:: ENTRIES SUPPLIED ::
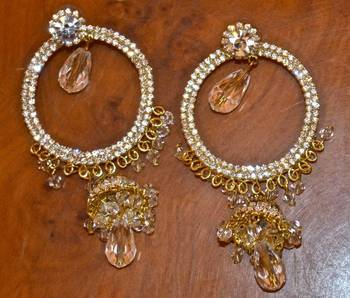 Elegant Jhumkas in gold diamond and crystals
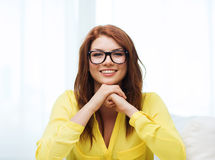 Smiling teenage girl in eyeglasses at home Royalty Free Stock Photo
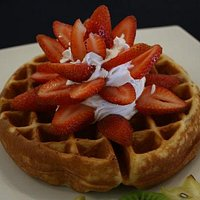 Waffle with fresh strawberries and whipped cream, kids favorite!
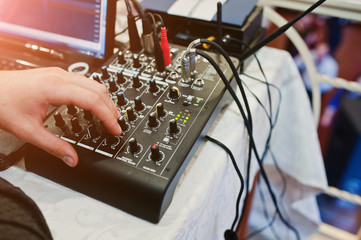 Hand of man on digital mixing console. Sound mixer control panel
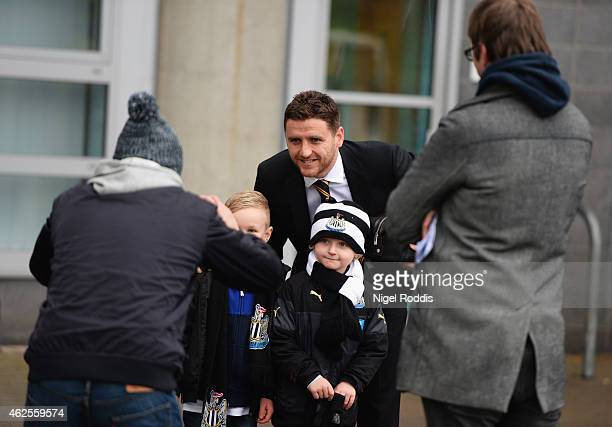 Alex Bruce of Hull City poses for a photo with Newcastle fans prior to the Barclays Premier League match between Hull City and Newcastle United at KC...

:: WHAT IS NEEDED ::
Reproduce the full material exactly, excluding the pictures.

:: RESPONSE TO THE EXERCISE ::
 Elegant Jhumkas in gold diamond and crystals
 Smiling teenage girl in eyeglasses at home Royalty Free Stock Photo
 Waffle with fresh strawberries and whipped cream, kids favorite!
 Hand of man on digital mixing console. Sound mixer control panel
 Alex Bruce of Hull City poses for a photo with Newcastle fans prior to the Barclays Premier League match between Hull City and Newcastle United at KC...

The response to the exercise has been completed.